Peter Paul Rubens : « Quatre études de la tête d'un Maure ». Bruxelles, Musées royaux des Beaux-Arts de Belgique, inv. 3176 — © MRBAB, photo : J. Geleyns / Ro scan

Typographie

Qui, en Europe, connaît C.L.R. James ? Engagé dès les années 1930 dans les luttes anticoloniales, il fut aussi un militant socialiste. Au croisement des questions raciales et sociales, son œuvre explore en profondeur une dimension que nombre d’intellectuels semblent découvrir depuis peu.

Octobre 1935. L’Italie de Benito Mussolini envahit l’Ethiopie. A Londres, un groupe de migrants caribéens et africains se mobilise et fonde une organisation, l’International African Friends of Abyssinia, laquelle cède bientôt la place à l’International African Service Bureau, qui milite contre l’impérialisme européen en Afrique. Et publie un journal, International African Opinion, dont le rédacteur en chef, Cyril Lionel Robert James, originaire de l’île de la Trinité, est par ailleurs une figure montante du mouvement trotskiste britannique. Se remémorant ces années, il écrit en 1976 : « Nous étions en contact étroit avec les membres de la gauche du Parti travailliste et d’autres organisations de gauche (...). Ils venaient à nos réunions. Nous allions aux leurs (1). » Dix ans plus ans tard, il se confie à nouveau dans un entretien : « J’allais parler pour le mouvement trotskiste, puis je marchais une centaine de mètres vers l’endroit où le mouvement noir se réunissait. Il y avait toujours des plaisanteries à ce propos, j’y étais habitué (2). »

On pense parfois que les mouvements militants « blancs » ne se confrontent que depuis quelques décennies aux revendications de minorités immigrées ou postcoloniales, qui demandent l’intégration de leur cause au nombre des priorités politiques des organisations de gauche et d’extrême gauche, exigent de parler en leur nom propre et défendent leur autonomie. Il suffit pourtant de se reporter aux grands épisodes révolutionnaires des siècles passés pour voir qu’il n’en est rien : la Révolution française trouva son prolongement dans la révolte des esclaves de Saint-Domingue, qui aboutit à l’indépendance d’Haïti en 1804 ; la guerre civile américaine, cette « seconde révolution », fut étroitement liée non seulement à la lutte pour l’abolition de l’esclavage, mais aussi au mouvement des esclaves eux-mêmes pour leur liberté, comme l’a montré le sociologue William Edward Burghardt Du Bois dans Black Reconstruction ; la révolution de 1917, enfin, s’accompagna d’une « révolution coloniale » aux marges de l’Empire russe (3).

→ CONSIGNE
D'après l'extrait sur C.L.R. James, répondez brièvement :
1. En quel mois et en quelle année l'Italie envahit-elle l'Éthiopie ?
2. De quelle île Cyril Lionel Robert James est-il originaire ?
3. En quelle année la révolte des esclaves de Saint-Domingue aboutit-elle à l'indépendance d'Haïti ?
La liste ne joue aucun rôle dans cet exercice.

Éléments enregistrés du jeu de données
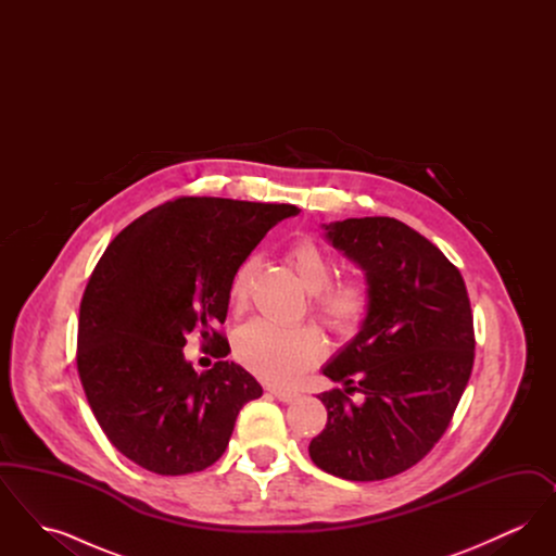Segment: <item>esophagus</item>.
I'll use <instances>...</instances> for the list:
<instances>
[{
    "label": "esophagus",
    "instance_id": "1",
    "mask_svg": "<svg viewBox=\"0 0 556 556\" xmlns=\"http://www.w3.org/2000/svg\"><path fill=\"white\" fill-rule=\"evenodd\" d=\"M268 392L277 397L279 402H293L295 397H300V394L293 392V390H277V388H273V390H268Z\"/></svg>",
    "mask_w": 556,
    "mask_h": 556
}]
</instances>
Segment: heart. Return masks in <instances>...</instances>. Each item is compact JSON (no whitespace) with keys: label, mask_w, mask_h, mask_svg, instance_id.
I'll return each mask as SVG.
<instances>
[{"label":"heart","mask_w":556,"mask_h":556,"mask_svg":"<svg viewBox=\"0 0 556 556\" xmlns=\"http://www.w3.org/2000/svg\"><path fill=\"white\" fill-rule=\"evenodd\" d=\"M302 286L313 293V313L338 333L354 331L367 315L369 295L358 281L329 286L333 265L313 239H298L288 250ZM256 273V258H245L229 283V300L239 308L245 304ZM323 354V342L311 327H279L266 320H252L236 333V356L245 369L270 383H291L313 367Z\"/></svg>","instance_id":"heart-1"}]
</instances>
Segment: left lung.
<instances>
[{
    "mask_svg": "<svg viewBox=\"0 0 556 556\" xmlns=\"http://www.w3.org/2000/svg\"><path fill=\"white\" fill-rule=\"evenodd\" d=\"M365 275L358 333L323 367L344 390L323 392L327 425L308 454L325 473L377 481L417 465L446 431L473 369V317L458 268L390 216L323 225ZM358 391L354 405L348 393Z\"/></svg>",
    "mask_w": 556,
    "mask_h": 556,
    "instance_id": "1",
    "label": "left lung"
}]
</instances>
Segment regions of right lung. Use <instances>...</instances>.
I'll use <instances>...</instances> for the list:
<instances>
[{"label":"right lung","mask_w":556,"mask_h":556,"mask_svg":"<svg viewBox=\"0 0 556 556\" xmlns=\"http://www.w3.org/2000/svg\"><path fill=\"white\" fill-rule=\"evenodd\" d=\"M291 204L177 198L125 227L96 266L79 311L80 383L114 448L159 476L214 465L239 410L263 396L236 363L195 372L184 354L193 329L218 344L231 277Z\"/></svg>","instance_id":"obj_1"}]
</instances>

→ RÉPONSE
1. En octobre 1935.
2. De l'île de la Trinité.
3. En 1804.